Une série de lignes
━━━━━━━━━━━━━━━━

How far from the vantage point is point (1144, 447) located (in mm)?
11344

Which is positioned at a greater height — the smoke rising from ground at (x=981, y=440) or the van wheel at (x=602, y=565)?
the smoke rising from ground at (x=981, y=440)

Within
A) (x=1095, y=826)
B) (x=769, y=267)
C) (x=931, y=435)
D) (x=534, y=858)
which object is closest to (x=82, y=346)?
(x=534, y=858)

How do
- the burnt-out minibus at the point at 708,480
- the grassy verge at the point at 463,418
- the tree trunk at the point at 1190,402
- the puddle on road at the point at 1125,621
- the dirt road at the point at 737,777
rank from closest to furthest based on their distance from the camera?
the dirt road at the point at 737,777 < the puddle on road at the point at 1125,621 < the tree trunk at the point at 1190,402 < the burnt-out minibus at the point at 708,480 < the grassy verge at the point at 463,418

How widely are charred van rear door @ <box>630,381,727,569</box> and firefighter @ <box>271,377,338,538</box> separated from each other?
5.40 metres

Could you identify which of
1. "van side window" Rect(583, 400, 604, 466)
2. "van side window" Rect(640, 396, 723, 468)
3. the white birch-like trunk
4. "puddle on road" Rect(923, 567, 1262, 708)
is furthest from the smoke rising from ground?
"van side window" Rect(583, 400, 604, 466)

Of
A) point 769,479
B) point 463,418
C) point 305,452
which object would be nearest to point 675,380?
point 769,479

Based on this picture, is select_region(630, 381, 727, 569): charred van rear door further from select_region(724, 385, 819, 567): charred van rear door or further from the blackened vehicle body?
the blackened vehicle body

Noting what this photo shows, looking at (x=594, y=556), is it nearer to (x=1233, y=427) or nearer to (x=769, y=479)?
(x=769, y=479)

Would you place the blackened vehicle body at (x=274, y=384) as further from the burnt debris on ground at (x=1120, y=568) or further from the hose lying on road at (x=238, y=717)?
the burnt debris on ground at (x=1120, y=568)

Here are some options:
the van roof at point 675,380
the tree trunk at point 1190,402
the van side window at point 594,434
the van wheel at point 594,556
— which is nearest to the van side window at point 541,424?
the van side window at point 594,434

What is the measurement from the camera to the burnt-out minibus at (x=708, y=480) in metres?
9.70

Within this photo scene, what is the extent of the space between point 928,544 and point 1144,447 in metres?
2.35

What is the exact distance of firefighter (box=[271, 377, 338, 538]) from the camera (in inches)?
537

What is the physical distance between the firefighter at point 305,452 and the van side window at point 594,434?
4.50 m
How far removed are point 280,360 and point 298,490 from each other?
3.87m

━━━━━━━━━━━━━━━━

◆ Consigne ◆
Pouvez-vous modifier les lignes ci-dessus en remplaçant « firefighter » par « rescuer », sans rien toucher d'autre ?

◆ Résultat attendu ◆
How far from the vantage point is point (1144, 447) located (in mm)?
11344

Which is positioned at a greater height — the smoke rising from ground at (x=981, y=440) or the van wheel at (x=602, y=565)?
the smoke rising from ground at (x=981, y=440)

Within
A) (x=1095, y=826)
B) (x=769, y=267)
C) (x=931, y=435)
D) (x=534, y=858)
which object is closest to (x=82, y=346)?
(x=534, y=858)

How do
- the burnt-out minibus at the point at 708,480
- the grassy verge at the point at 463,418
- the tree trunk at the point at 1190,402
- the puddle on road at the point at 1125,621
- the dirt road at the point at 737,777
rank from closest to furthest based on their distance from the camera?
the dirt road at the point at 737,777 < the puddle on road at the point at 1125,621 < the tree trunk at the point at 1190,402 < the burnt-out minibus at the point at 708,480 < the grassy verge at the point at 463,418

How widely are charred van rear door @ <box>630,381,727,569</box> and rescuer @ <box>271,377,338,538</box> separated from each other?
5.40 metres

Could you identify which of
1. "van side window" Rect(583, 400, 604, 466)
2. "van side window" Rect(640, 396, 723, 468)
3. the white birch-like trunk
4. "puddle on road" Rect(923, 567, 1262, 708)
is furthest from the smoke rising from ground?
"van side window" Rect(583, 400, 604, 466)

Of
A) point 769,479
B) point 463,418
C) point 305,452
which object would be nearest to point 675,380?
point 769,479

Based on this picture, is select_region(630, 381, 727, 569): charred van rear door further from select_region(724, 385, 819, 567): charred van rear door or further from the blackened vehicle body?
the blackened vehicle body

Noting what this photo shows, looking at (x=594, y=556), is it nearer to (x=1233, y=427) or nearer to (x=769, y=479)?
(x=769, y=479)

Would you place the blackened vehicle body at (x=274, y=384) as further from the burnt debris on ground at (x=1120, y=568) or further from the hose lying on road at (x=238, y=717)?
the burnt debris on ground at (x=1120, y=568)

Here are some options:
the van roof at point 675,380
the tree trunk at point 1190,402
the van side window at point 594,434
the van wheel at point 594,556
— which is nearest to the van side window at point 541,424?
the van side window at point 594,434

What is the measurement from the camera to the burnt-out minibus at (x=708, y=480) in metres?
9.70

Within this photo scene, what is the extent of the space between point 928,544 and point 1144,447 in metres?
2.35

What is the exact distance of rescuer (box=[271, 377, 338, 538]) from the camera (in inches)?
537

What is the physical distance between the rescuer at point 305,452 and the van side window at point 594,434?
4.50 m
How far removed are point 280,360 and point 298,490 from each other?
3.87m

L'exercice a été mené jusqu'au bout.